Canada's Native population lives in lucky times. Today's film and television glows with fairly accurate Aboriginal representation. Some days it's like you can't turn on the television without seeing Gordon Tootoosis, Adam Beach, Tantoo Cardinal, Graham Greene or Gary Farmer staring back at you.
Not that many decades ago, almost all the Indian faces on screen were not in fact Indigenous people... at least not to this country. They were... colour-enhanced.
I, like many Native people of my generation and older, spent a lot of my youth looking for images of real Native people on the big screen. Instead, what did we get: Rock Hudson as a square-jawed Chiricahua warrior. There was also Jeff Chandler as a Jewish Cochise in Broken Arrow. Chuck Connors gained fame in his role as Geronimo. What was doubly ironic was that a lot of these cinematic savages, including Connors, sported blue eyes. They say the camera adds 10 pounds. It also anglicizes.
What became even more bizarre was how art didn't imitate life. It redesigned it. And then life began to imitate the redesigned art.
I have memories of middle school, where us Native students would get a special hour of Native arts and crafts. We would sit in the classroom, sewing cheap leather into headbands, with vaguely Aboriginal designs beaded on the front. Any excuse to get out of algebra.
It should be noted that, essentially, most Native people never wore headbands. At least not the kind Western civilization associates with Native culture. It was a creation of Hollywood.
It seems that when the wardrobe department dressed up Rock Hudson and Jeff Chandler as Indians, they gave them those ridiculously thick wigs with braided pigtails that represented so many Native cultures.
The wigs were uncomfortable and tended to slip under the sweaty hot lights. So some guy whose name is lost to fashion history came up with the cool idea of using headbands to keep the wigs on tight, even when the actors were riding their horses. Thus a legend was created.
Jay Silverheels, better known as the Lone Ranger's sidekick Tonto, is perhaps the best known Canadian Native actor to have existed. Though he died on March 5, 1980, his appeal has spanned more generations than Chief Dan George, and had more of an affect on the dominant culture's perception of Native people (rightly or wrongly) than all other actors combined.
What is less known is that his real name was Harry Smith and he was from the Six Nations Reserve near Brantford, Ont.

» SUPPLIED INFORMATION:
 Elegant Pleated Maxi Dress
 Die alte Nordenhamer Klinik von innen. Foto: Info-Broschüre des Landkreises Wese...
...
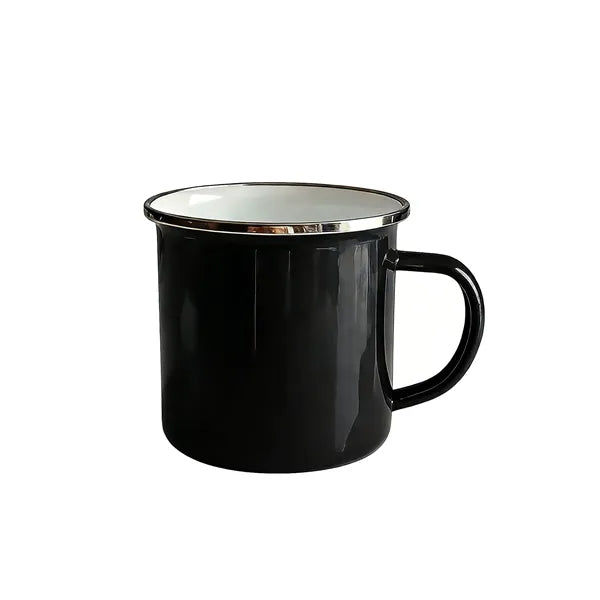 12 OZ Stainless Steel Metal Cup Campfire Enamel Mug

» TASK ITEM A:
In the passage on Native actors in film, what was Jay Silverheels's real name?
» TASK ITEM B:
From the passage on Native actors in film, copy everything from "I, like many" down to "the redesigned art.", renaming "Broken Arrow" as "a western".
The rows play no part in this work.

» ANSWER SECTION A:
Harry Smith

» ANSWER SECTION B:
I, like many Native people of my generation and older, spent a lot of my youth looking for images of real Native people on the big screen. Instead, what did we get: Rock Hudson as a square-jawed Chiricahua warrior. There was also Jeff Chandler as a Jewish Cochise in a western. Chuck Connors gained fame in his role as Geronimo. What was doubly ironic was that a lot of these cinematic savages, including Connors, sported blue eyes. They say the camera adds 10 pounds. It also anglicizes.
What became even more bizarre was how art didn't imitate life. It redesigned it. And then life began to imitate the redesigned art.